Contudo, mesmo que historicamente a influência dos EUA na relação bilateral com o Brasil seja inegável, os dados atuais mostram que essa assimetria tem sido cada vez menos gritante. Economicamente, por exemplo, a balança comercial entre os dois países manteve um equilíbrio nos últimos anos. Os Estados Unidos são o segundo parceiro comercial brasileiro, ficando atrás apenas da China. Já o Brasil fica em 15º no ranking de relações bilaterais americanas.
Em 2024, as exportações brasileiras para a terra de Donald Trump somaram 40,3 bilhões de dólares (R$ 243 bilhões), de acordo com o Ministério do Desenvolvimento, Indústria, Comércio e Serviços (MDIC). No movimento contrário, o volume foi bem similar, com as importações americanas no Brasil atingindo 40,5 bilhões bilhões de dólares (R$ 244,2 bilhões).
Ou seja, o saldo é positivo para os Estados Unidos. Mas essa diferença no ano passado foi de 253,3 milhões de dólares (R$ 1,53 bilhão), valor que pode ser considerado um equilíbrio nessa relação, aponta a professora Carolina Pedroso, do curso de Relações Internacionais da Universidade Federal do Estado de São Paulo (Unifesp).
"A balança comercial é muito equilibrada, por isso, não se vê tanto mais essa assimetria. Em outros tempos, haveria desbalanceamento – o Brasil importava muitos produtos de valor agregado e exportava os de baixo valor", diz ela.
"Hoje, exportamos para os EUA produtos primários, sim, como café e petróleo. Mas também celulose, aço e aeronaves. São produtos que têm alto valor agregado e tecnológico", complementa Pedroso. No ano passado, a indústria brasileira foi responsável por 78% dessas exportações, de acordo com Câmara Americana de Comércio para o Brasil (Amcham Brasil). Por outro lado, o Brasil também compra principalmente produtos de alto valor agregado dos Estados Unidos, com 15% das importações sendo de motores e máquinas não elétricas.
Apesar disso, há uma influência grande dos americanos na América Latina, o que pode ser explicado também pela conjuntura histórica.
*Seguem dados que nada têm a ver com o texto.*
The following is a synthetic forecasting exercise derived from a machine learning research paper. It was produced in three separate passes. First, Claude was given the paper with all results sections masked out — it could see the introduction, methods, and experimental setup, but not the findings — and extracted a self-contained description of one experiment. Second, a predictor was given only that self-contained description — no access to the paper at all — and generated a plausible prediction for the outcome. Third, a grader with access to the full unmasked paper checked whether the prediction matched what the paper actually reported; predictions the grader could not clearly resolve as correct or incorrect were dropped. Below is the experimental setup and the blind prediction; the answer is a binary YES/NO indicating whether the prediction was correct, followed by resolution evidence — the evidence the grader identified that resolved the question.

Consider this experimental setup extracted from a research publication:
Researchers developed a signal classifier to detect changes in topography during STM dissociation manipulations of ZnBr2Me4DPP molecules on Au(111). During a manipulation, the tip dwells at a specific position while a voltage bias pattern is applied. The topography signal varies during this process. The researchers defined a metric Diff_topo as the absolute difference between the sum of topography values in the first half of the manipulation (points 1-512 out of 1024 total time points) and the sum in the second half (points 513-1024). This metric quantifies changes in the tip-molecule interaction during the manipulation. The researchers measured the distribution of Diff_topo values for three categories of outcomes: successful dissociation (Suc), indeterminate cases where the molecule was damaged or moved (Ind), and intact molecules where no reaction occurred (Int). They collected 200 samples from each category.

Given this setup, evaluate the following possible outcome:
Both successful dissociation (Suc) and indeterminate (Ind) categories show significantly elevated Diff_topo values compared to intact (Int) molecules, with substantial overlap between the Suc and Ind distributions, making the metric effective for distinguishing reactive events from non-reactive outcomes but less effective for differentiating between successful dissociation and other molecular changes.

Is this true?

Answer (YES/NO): NO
O fato de ter sido o primeiro país a conquistar a independência no continente, em 1776, proporcionou aos Estados Unidos a vantagem de sair na frente em vários aspectos, inclusive na industrialização, lembra a professora da Unifesp.
Mais tarde, no século 20, o país aumentou a influência cultural e política exercida sobre os vizinhos, principalmente durante a Guerra Fria, com apoios diretos e indiretos às ditaduras de direita que surgiram na América Latina, inclusive no Brasil.
"A América Latina sempre foi um pátio dos Estados Unidos. É claro que a dependência financeira e política ainda é bastante assimétrica, mas já foi maior. O Brasil não é um país pequeno, internacionalmente temos relevância. Historicamente, os EUA já reconheceram o papel da liderança brasileira na América Latina", acrescenta Pedroso, que vê na declaração do presidente mais um aceno ao eleitorado ressentido pela queda no padrão de vida americano do que uma verdade absoluta.
Uma das promessas de campanha dele, a de taxas de importações, pode até mesmo ser um tiro no pé e causar aumento de preços dentro dos EUA, já que o país também depende de produtos do exterior, como no caso do aço brasileiro.
O papel do Brics
Na mesma entrevista em que subestimou a relação bilateral com o Brasil, Trump teceu críticas ao Brics. O bloco – do qual fazem parte também Rússia, Índia, China, África do Sul, Egito, Emirados Árabes Unidos, Etiópia, Irã e Indonésia – terá presidência brasileira em 2025.
Na prática, o Brics representa um arranjo alternativo à hegemonia que os Estados Unidos construíram principalmente a partir da Segunda Guerra. Com a dianteira tomada pela China, segunda maior economia do mundo, há a ameaça de que a influência americana seja substituída.
Mas essa briga também não será fácil para Trump. "Os EUA também têm uma dependência enorme da China, que detém muitos títulos americanos e reservas em dólar", lembra Carolina Pedroso, da Unifesp.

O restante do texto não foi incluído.